A quelques mois de la tenue des élections présidentielles en Guinée, l’opposions guinéenne est toujours en manque de stratégie pour contrer le président Alpha Condé à renoncer sa candidature. Aujourd’hui, la démarche du FNDC suscite beaucoup d’indignations au sein des organisations de défense des droits de l’homme. C’est le cas notamment de l’Organisation Nationale des Droits Humaines (ONDH).

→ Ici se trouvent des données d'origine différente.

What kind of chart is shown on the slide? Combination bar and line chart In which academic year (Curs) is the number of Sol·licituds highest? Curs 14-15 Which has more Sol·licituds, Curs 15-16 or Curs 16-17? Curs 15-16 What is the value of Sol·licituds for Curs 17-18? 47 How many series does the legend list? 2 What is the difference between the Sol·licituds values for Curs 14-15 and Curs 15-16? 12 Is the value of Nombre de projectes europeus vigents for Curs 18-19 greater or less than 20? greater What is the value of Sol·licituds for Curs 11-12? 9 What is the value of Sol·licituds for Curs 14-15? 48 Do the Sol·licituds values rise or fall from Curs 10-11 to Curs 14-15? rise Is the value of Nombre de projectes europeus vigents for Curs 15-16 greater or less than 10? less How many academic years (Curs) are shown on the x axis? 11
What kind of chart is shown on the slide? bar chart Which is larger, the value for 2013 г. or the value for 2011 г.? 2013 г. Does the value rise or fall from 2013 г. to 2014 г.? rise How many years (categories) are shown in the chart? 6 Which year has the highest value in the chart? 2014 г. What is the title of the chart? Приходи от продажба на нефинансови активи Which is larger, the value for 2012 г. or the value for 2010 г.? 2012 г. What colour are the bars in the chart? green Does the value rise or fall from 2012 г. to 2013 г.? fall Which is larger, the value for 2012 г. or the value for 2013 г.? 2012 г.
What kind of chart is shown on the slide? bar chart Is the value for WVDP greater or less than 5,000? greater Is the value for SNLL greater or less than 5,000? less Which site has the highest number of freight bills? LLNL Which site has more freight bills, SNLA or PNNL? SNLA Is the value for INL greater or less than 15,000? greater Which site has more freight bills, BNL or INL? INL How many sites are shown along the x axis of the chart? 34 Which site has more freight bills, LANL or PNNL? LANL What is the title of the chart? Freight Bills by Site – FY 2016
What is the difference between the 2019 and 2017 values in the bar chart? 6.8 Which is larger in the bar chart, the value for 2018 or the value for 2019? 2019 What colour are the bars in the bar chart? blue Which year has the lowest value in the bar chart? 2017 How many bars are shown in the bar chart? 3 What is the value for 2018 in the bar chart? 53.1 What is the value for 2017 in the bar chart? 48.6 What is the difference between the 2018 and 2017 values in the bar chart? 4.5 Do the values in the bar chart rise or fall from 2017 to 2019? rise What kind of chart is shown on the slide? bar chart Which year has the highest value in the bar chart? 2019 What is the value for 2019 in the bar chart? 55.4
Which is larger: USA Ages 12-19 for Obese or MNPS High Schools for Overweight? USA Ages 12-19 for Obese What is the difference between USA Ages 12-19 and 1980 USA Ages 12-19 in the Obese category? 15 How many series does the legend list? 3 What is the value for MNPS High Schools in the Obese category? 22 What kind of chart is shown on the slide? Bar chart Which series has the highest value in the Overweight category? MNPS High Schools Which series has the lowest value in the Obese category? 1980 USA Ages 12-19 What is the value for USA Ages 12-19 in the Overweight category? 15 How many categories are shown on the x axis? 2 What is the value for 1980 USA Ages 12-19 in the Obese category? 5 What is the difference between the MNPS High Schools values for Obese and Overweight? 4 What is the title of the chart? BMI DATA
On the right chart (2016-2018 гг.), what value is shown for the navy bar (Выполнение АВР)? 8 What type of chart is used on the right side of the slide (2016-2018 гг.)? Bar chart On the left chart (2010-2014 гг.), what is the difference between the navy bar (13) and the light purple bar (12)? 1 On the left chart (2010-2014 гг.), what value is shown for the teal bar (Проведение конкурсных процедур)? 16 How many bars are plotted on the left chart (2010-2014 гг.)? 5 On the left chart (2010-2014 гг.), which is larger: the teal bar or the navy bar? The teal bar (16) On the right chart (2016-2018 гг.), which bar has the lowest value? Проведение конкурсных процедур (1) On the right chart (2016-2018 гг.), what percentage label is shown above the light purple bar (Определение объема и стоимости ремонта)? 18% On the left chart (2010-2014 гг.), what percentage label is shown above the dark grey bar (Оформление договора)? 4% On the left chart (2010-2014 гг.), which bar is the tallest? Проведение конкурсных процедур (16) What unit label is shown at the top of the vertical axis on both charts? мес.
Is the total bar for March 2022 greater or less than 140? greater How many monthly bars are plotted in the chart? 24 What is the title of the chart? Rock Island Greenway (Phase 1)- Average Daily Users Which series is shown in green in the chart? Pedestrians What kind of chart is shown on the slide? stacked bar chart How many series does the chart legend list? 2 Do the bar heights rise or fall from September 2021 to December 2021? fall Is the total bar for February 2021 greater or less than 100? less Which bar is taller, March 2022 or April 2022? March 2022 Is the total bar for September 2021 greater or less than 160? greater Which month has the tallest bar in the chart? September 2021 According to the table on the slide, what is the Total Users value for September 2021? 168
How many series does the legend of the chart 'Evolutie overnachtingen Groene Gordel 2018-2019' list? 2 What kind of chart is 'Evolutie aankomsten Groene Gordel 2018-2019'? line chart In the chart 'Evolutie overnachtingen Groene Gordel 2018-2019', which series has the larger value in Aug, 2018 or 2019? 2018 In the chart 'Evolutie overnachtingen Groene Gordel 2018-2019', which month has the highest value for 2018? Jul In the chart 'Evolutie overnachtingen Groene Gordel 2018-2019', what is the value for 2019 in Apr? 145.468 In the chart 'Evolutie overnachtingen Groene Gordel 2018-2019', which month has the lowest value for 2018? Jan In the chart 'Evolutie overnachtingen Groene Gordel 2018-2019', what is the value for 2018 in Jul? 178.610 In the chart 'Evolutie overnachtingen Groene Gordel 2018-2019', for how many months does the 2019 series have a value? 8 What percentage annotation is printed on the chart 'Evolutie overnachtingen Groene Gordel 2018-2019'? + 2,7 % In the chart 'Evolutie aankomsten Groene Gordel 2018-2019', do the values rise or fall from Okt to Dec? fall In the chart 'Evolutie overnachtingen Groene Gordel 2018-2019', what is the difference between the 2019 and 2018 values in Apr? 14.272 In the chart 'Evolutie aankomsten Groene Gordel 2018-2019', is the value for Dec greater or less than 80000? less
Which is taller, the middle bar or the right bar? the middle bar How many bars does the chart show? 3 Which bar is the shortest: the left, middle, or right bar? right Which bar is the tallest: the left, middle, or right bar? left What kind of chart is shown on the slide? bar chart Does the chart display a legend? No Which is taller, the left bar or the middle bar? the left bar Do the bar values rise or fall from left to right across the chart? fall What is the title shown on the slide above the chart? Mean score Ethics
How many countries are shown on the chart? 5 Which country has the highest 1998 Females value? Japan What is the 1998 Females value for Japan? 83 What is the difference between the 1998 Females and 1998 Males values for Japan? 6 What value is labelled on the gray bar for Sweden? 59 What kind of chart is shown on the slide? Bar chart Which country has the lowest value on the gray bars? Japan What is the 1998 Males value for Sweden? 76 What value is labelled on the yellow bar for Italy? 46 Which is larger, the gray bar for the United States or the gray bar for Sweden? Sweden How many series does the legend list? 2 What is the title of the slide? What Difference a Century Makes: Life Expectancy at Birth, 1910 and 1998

Aliou Barry, président de l’ONDH et chercheur en géopolitique qui a réagi sur cette question récemment au cours d’un entretien avec nos confrères de Tv5 Monde, a émis de doutes sur la stratégie mise en place par le Front National pour Défense de la Constitution (FNDC) pour empêcher le troisième pour le Pr Alpha Condé.
« L’opposition est dans un dilemme très simple, il faut savoir que le FNDC est composé de partis politiques à objectifs différents et une partie de la Société Civile. Le FNDC a une stratégie qui ne va pas empêcher Alpha Condé d’arriver au bout de son ambition d’autant plus qu’au sein du FNDC, vous avec des partis politiques qui ont des objectifs complètement différents. D’ailleurs l’un des principaux partis de l’opposition qui est le PADES de Dr Ousmane Kaba a déjà exprimé son souhait d’aller aux élections, alors qu’il conteste lui-même la constitution », a-t-il rappelé.
Cet activiste de défense des droits de l’homme, a aussi annoncé que le FNDC est composé de personnes ayant occupées des postes stratégiques au sein du gouvernement dirigé par Alpha condé : « vous avez dans le FNDC des cadres qui il ya quelques années étaient déjà membres du gouvernement en occupant des postes de responsabilités et stratégiques, ministre de la Défense ; ministre de la Sécurité, ministre de l’Economie qui se retrouvent aujourd’hui membres du FNDC. Donc, je pense pas que le FNDC ne pourra pas empêcher Alpha Condé d’aller jusqu’au bout ».
Mais pour réussir le combat contre le président Alpha Condé, il soutient qu’il faut miser sur le concours de la population et des guinéens vivants à l’extérieur. « Seule la population et l’appui de la diaspora guinéenne à l’étranger pourra empêcher ce projet de se réaliser », a-t-il soutenu.